De gezamenlijke aanpak kenmerkt zich door zo veel mogelijk gebruik te maken van kort cyclische pilots en acties, om ervaringen te delen en van elkaar te leren. Het is daarnaast aan de individuele organisaties om concrete acties uit te zetten om de marktvisie in de eigen organisatie, en in relatie tot de eigen partners, invulling te geven. Zo blijft het ook de eigen verantwoordelijkheid van ondernemers om zich bij hun inschrijving bewust te zijn van de kosten en risico’s van hun offerte.

Tot slot

Het kabinet is de enquêtecommissie erkentelijk voor de analyse, conclusies en aanbevelingen in haar rapportage. Het kabinet ziet er naar uit om samen met uw Kamer verder te werken aan een stabiele spoorsector waar de belangen van de reiziger voorop staan, met een veilig, betrouwbaar en aantrekkelijk vervoersaanbod op het Nederlandse spoor.
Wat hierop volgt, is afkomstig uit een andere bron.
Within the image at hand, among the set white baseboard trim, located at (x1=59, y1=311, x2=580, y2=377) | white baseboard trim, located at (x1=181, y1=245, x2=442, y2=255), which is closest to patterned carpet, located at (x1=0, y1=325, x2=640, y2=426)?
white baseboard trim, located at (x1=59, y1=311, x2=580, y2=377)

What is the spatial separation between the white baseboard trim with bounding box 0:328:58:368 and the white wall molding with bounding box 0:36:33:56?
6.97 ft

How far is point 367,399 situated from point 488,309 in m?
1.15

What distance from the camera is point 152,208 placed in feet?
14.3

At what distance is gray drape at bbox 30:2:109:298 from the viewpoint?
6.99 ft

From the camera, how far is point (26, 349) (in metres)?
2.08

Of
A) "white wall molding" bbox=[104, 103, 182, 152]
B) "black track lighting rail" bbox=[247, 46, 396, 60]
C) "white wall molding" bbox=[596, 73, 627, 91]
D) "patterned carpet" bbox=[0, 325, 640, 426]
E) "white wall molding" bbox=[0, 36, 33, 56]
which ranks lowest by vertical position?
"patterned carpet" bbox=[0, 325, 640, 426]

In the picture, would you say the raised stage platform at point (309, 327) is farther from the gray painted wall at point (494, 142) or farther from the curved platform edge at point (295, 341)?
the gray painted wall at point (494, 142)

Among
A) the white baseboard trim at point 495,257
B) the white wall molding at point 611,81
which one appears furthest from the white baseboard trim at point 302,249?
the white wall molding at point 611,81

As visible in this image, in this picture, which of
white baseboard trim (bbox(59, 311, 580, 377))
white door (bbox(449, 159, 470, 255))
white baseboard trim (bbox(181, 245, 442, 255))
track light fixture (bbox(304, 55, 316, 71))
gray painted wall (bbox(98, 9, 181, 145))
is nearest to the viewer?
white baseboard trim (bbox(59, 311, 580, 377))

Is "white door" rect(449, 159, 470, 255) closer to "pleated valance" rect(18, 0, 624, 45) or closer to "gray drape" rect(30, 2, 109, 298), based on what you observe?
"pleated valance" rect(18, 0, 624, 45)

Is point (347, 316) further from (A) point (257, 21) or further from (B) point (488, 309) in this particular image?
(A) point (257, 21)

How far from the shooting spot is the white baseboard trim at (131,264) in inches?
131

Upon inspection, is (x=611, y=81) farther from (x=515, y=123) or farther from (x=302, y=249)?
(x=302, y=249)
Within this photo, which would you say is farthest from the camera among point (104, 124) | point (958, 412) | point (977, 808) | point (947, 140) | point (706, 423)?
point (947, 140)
De Staatssecretaris van Infrastructuur en Milieu, S.A.M. Dijksma


X Noot
10

Bijlage: brief NS (kenmerk: RvB/JM/2016/076) Verbeterplan IC direct, raadpleegbaar via www.tweedekamer.nl

X Noot
11

ProRail is de beheerder van de hoofdspoorweginfrastructuur, waar de HSL-Zuid onderdeel vanuit maakt. Het dagelijks beheer van de HSL-Zuid – inclusief onderhoud en storingsherstel – is in handen van Infraspeed BV.

X Noot
13

In scenario 2 en 3 wordt gevarieerd met de omvang van het hoofdrailnet waarbij de HSL-Zuid al dan niet onderdeel van het hoofdrailnet uitmaakt

X Noot
14

Bijvoorbeeld splitsing op het niveau van producten, corridors of regio’s. Zie onderzoek Quick scan impactanalyse van het Vierde Spoorwegpakket, Rebel (2013). Zie Kamerstuk 33 546, nr. 12, bijlage

X Noot
15

Bijlage: PWC, Analyse beleid- en toezichtrelaties binnen I&M op Beheer, Onderhoud en Vervanging ProRail, raadpleegbaar via www.tweedekamer.nl

X Noot
16

Zie ook Voortgangsrapportage Hogesnelheidslijn Zuid nr. 36 d.d. 1 april 2014 (Kamerstuk 22 026, nr. 477)

X Noot
17

Stuurgroep+ bestaat uit directeuren van het Ministerie van Infrastructuur en Milieu, NS, ProRail, Infraspeed en ILT onder voorzitterschap van het Ministerie van Infrastructuur en Milieu

X Noot
18

Wanneer het alternatief extra infrastructurele capaciteit vraagt, dient er bij de besluitvorming hierover rekening gehouden te worden met de geldende termijnen in het reguliere dienstregelingproces.